**抜粋:**
· · · ·

「できない自分」を責めるのをやめた日、心がやっと動き出した。
完璧じゃなくても、ちゃんと前に進める。
🌱 完璧を目指して、失ったもの
「もう、無理…」
キッチンの床に座り込んで、私は泣いていました。
その日は、友人を家に招く予定でした。
だから、朝から掃除を始めて、料理を準備して、テーブルセッティングまで完璧にしようとしていた。
でも、時間が足りない。
掃除も中途半端、料理もまだ途中。
「こんな状態で人を呼べない」
そう思った瞬間、全てが嫌になって、友人に「体調が悪い」と嘘をついてキャンセルしてしまったんです。
私は、何事も「完璧にやらなきゃ」と思ってしまう性格でした。
仕事も、家事も、人間関係も。中途半端は許せない。
人に見せられるレベルに達していないなら、やらない方がまし。
そう信じて、いつも自分を追い込んでいました。
自己啓発本には、「目標を高く持とう」「妥協しない」「最高の自分を目指そう」と書いてある。
だから、完璧を目指すことは正しいと思っていた。
でも実際は、完璧を目指すほど、何も始められなくなっていったんです。

· · · ·

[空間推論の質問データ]

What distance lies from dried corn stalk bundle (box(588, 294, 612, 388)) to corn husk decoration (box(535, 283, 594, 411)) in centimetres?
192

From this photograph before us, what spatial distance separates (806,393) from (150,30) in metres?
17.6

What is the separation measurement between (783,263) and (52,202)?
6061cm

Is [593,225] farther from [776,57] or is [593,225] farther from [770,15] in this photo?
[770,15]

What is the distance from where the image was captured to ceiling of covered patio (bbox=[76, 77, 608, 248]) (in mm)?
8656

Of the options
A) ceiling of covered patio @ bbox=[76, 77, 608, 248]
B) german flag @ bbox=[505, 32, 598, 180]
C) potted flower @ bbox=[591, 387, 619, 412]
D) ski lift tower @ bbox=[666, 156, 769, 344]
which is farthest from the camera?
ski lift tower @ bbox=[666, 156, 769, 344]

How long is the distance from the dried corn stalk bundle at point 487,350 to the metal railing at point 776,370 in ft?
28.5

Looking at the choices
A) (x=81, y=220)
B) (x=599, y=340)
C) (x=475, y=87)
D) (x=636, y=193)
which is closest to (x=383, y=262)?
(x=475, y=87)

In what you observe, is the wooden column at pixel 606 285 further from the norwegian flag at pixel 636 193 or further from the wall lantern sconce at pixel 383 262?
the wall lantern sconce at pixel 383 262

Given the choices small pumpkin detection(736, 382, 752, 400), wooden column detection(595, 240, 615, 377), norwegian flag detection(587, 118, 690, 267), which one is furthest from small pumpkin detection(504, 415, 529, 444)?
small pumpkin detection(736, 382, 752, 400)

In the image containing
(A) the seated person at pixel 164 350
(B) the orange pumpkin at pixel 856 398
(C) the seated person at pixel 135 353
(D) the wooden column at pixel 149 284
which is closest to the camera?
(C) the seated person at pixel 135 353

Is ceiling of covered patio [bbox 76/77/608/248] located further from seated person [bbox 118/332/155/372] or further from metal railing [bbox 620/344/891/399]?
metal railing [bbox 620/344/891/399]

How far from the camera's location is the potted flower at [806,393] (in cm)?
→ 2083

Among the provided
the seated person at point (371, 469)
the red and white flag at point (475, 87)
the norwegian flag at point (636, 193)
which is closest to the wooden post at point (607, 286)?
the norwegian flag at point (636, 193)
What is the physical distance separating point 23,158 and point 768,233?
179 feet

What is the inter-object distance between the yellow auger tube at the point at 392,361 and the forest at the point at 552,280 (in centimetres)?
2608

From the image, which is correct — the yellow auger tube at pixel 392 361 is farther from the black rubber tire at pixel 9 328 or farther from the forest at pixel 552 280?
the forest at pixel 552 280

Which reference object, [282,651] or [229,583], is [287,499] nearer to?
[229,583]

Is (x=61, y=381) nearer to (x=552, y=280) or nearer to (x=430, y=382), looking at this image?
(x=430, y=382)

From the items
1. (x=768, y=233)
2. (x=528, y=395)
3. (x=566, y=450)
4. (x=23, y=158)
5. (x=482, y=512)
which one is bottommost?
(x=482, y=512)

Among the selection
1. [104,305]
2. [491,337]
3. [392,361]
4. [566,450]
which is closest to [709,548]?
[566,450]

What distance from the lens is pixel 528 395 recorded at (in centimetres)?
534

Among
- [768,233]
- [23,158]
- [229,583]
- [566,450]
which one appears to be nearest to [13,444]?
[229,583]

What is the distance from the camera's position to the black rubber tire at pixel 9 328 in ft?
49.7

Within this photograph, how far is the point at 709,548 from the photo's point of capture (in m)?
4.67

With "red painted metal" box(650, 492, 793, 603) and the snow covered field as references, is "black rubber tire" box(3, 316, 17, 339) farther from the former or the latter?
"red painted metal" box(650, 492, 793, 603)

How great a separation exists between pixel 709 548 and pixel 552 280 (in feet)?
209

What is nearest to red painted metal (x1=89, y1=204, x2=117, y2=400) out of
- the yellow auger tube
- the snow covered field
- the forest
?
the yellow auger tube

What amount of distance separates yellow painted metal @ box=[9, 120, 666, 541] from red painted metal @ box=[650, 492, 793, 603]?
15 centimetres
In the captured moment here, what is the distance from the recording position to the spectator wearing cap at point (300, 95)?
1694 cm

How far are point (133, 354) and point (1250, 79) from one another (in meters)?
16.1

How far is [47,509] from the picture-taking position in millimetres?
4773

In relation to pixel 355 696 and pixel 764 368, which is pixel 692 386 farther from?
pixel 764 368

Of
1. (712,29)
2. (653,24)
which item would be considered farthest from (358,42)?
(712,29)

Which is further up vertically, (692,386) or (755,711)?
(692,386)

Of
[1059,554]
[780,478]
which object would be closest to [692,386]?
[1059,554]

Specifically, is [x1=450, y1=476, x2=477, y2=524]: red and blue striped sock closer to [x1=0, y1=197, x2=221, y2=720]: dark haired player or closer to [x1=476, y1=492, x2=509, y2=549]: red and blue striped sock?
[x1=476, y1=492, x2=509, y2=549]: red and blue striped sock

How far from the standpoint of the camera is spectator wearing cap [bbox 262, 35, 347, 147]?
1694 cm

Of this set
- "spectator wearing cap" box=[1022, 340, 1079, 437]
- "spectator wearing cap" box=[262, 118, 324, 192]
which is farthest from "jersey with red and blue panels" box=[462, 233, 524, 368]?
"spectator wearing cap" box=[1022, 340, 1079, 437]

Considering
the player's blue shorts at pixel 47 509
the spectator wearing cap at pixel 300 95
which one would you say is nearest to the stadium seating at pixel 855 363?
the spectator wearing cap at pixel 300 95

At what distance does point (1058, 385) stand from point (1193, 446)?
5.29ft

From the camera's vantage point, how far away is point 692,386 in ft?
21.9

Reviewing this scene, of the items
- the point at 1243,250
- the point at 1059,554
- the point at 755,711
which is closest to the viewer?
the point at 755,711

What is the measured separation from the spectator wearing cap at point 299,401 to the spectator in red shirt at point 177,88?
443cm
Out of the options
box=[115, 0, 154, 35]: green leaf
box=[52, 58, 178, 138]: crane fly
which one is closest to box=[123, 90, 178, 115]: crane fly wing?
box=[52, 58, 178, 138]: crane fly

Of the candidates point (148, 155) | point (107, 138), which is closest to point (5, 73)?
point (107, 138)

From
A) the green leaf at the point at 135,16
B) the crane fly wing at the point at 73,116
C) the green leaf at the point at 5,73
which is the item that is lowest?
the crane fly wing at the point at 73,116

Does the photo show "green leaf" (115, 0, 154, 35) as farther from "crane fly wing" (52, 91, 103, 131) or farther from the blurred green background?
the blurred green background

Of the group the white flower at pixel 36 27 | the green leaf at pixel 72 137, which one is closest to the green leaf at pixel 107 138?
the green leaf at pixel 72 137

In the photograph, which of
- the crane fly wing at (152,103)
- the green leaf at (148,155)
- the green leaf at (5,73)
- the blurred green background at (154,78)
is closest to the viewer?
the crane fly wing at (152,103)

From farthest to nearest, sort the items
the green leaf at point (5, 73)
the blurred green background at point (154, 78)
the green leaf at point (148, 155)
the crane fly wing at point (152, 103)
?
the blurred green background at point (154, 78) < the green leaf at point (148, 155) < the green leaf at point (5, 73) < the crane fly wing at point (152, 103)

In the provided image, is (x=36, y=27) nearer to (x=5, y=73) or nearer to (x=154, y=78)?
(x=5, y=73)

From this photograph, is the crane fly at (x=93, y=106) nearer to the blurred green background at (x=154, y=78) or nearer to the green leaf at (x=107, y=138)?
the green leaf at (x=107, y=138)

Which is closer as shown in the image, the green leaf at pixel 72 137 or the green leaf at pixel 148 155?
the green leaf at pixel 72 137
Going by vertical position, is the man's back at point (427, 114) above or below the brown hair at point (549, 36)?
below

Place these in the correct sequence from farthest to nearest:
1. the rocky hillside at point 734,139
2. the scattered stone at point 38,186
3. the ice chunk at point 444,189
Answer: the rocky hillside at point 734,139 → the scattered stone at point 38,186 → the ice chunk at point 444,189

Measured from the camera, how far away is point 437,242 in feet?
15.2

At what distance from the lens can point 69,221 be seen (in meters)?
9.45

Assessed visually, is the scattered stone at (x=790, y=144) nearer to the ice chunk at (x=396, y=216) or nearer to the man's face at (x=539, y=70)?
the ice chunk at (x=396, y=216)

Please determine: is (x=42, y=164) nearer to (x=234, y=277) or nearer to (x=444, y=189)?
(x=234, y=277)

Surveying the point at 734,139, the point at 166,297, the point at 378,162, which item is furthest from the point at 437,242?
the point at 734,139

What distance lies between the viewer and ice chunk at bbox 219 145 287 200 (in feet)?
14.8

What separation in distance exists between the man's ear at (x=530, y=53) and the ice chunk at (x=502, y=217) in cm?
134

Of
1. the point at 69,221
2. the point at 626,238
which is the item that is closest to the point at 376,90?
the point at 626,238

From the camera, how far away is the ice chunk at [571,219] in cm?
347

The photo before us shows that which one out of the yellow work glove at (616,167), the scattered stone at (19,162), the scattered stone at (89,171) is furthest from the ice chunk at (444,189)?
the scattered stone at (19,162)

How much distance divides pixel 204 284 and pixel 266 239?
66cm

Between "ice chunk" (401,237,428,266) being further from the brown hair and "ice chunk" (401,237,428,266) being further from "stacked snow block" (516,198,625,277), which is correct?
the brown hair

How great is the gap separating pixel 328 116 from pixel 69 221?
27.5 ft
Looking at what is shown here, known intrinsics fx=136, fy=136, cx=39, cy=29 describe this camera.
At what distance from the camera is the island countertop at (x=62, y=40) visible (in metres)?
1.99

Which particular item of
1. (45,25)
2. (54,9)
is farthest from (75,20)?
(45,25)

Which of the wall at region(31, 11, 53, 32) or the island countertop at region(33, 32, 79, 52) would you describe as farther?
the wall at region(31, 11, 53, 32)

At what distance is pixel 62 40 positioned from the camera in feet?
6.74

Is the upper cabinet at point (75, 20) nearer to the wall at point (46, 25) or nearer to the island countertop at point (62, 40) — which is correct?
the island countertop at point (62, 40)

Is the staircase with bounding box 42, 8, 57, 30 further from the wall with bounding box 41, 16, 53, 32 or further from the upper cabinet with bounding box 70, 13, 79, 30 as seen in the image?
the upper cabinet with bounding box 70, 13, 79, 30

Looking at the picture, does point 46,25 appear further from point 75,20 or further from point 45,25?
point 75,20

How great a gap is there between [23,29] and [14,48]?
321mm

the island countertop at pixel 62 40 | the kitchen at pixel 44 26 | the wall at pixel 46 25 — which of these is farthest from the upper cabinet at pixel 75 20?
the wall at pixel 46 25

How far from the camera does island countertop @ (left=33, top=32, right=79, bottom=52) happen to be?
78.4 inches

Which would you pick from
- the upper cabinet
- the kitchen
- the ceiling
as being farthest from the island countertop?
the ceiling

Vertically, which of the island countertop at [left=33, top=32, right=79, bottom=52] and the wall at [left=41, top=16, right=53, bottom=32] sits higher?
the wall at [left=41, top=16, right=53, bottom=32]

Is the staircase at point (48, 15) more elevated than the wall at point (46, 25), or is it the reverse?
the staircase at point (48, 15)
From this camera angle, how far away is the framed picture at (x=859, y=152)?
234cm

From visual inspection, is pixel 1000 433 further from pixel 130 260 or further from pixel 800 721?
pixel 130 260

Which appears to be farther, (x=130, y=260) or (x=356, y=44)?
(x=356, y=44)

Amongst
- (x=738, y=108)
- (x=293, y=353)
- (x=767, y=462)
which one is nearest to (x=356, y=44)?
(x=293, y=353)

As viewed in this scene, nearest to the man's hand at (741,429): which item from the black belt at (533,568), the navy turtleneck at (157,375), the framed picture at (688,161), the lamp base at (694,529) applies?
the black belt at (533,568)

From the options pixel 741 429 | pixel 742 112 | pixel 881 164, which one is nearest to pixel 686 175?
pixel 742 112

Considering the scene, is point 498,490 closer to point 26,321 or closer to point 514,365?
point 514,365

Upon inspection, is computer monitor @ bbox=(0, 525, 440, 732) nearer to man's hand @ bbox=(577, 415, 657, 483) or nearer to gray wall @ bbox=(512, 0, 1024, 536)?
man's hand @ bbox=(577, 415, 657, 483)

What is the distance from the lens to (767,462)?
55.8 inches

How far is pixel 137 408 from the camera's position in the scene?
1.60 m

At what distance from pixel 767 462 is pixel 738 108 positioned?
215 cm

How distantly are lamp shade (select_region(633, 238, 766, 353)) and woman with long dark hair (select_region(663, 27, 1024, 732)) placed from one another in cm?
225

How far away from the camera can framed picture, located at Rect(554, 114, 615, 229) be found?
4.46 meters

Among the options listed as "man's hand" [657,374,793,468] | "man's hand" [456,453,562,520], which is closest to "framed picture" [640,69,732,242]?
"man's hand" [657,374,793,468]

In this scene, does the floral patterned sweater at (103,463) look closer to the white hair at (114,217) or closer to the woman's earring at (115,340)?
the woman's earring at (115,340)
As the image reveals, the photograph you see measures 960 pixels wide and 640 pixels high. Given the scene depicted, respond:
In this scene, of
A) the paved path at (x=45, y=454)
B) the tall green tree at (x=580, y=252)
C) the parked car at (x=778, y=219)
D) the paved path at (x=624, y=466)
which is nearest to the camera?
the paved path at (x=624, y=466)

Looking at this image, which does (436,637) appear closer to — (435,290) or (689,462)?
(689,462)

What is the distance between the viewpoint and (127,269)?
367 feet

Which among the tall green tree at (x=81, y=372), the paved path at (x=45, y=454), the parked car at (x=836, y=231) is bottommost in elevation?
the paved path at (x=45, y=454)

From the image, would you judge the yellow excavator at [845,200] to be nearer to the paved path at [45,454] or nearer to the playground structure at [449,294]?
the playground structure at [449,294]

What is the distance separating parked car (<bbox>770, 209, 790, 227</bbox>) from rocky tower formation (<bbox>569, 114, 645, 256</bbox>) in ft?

· · · ·

**課題の内容:**
完璧主義についての文章にある「でも実際は、完璧を目指すほど、何も始められなくなっていったんです。」という一文を英語に訳しなさい。

**解答:**
But in reality, the more I aimed for perfection, the less I was able to start anything.